Publisher Van Leer Institute Press and Yedioth Books
Language Hebrew
Year of Publication 2005
Series Jewish culture and identity Publications, Theory in Context Series
Meditation about the Parasha: The Weekly Torah Portion as an Inspiration for Jewish Thought and Creativity invites readers to a unique experience of perusal and study of the fifty-four Torah portions through the prism of a broad range of thinkers and writers. The authors of the papers are men and women from diverse cultural and ideological backgrounds, as are the thinkers and writers who are the focus of the discussion. This breadth promises the reader a fascinating cultural experience. Readers are thus invited on a journey taking place simultaneously in two worlds: the world of the authors of the papers on the Torah portions and the world of the thinkers who were inspired by the Torah or who made it possible to arrive at new insights into the Torah portion through inspiration from their writings.

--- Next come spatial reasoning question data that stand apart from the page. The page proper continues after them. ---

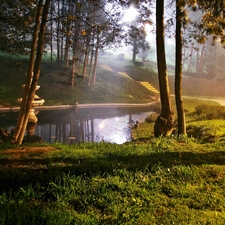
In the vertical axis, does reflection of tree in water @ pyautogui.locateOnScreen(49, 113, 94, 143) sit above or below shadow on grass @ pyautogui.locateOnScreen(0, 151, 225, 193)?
below

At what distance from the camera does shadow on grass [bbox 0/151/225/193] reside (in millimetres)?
3873

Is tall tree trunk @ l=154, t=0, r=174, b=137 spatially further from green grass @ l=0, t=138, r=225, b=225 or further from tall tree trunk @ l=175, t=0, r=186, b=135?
green grass @ l=0, t=138, r=225, b=225

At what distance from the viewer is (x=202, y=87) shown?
125ft

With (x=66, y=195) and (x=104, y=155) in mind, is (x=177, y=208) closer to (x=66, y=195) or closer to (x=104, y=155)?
(x=66, y=195)

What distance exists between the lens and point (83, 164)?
4633mm

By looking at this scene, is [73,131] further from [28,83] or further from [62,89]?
[62,89]

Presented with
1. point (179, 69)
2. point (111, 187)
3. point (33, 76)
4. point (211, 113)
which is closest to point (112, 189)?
point (111, 187)

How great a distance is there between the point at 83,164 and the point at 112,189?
106 centimetres

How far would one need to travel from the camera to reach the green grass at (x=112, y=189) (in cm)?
294

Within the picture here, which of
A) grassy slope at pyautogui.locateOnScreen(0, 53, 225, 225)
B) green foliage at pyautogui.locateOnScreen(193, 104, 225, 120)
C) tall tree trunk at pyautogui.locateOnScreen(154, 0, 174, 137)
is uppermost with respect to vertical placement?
tall tree trunk at pyautogui.locateOnScreen(154, 0, 174, 137)

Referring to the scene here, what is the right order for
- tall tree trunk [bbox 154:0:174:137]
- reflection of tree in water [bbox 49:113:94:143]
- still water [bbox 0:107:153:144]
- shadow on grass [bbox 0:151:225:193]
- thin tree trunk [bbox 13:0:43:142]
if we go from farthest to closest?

The book provides an opportunity for those seeking to understand the commentaries and views of the classic Torah commentators, such as the Ramban (Nahmanides), Sforno, and K’li Yakar (Shlomo Ephraim ben Aaron Luntschitz); of philosophers, such as Maimonides and Isaac Abrabanel or John Locke and Spinoza; of modern philosophers, such as Rabbi Samson Raphael Hirsch, Franz Rosenzweig, Hermann Cohen, and Sigmund Freud; of Torah sages, such as Rabbi Yitzhak Meir Rothenberg (Alter), Rabbi Meir Simcha of Dvinsk, Rabbi Israel Meir Hacohen of Radin, Rabbi Abraham Isaac Kook, Rabbi Avraham Yeshaya Karelitz, and Rabbi Isaac Huttner; of contemporary philosophers, interpreters, and scholars, such as Emmanuel Levinas, Martin Buber, Mordechai Kaplan, Nehama Leibowitz, and Yeshayahu Leibowitz; of artists and writers, such as Shulamit Hareven, Yitzhak Danziger, Dahlia Ravikovitch, S.Y. Agnon, and A.B. Yehoshua.
Thinking about the Torah Portion is testimony to the power of the ceaseless cultural influence of the Torah on philosophers and writers, a power that keeps getting stronger in the modern era and in our own day.